Using LLMs for Semantic Alignment: A Study on Archival Metadata Description

Tracking #: 3843-5057

Authors: 
Maria Ioanna Maratsi
Charalampos Alexopoulos
Yannis Charalabidis

Responsible editor: 
Guest Editors 2025 OD+CH

Submission type: 
Full Paper
Abstract: 
The advantages of aligning custom data schemas with standardised ontologies within their respective knowledge domain have long since been proven in practice. Sharing a common structural representation by mapping concepts and relationships between the schemas is essential to ensure data interoperability (especially on a semantic level), integration, reuse, and the ability to leverage machine-processable and advanced-search capabilities. Archival institutions preserve, manage, and provide access to large amounts of diverse cultural and historical data, demonstrating a high potential to be active contributors to a global knowledge network, should archival data be transformed and offered as linked (open) data. Based on the expert-validated dataset of the mapping (alignment) of the Swedish National Archives schema to the Records-in-Contexts (RiC-O) ontology, the purpose of this study is two-fold. First, to examine whether it is possible to automatically and effectively extend one case (Sweden) to other archival institutions and align new custom schemas to RiC-O, given an expert-curated dataset of this domain.

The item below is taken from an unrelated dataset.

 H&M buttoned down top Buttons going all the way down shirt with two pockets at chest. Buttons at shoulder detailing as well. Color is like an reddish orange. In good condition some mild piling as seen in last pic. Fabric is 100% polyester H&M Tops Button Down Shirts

Secondly, using the aforementioned dataset and one more of a few human-evaluated examples of mapping to other cultural heritage ontologies as input, to examine whether an LLM (e.g., GPT-4o) is capable of recommending meaningful alignments for enhanced metadata description to more ontologies within the same domain (CH and archives), but also across other domains. The experiments reveal several challenges and shortcomings of the LLM prompting approach for these tasks, but also possible opportunities to leverage towards this direction.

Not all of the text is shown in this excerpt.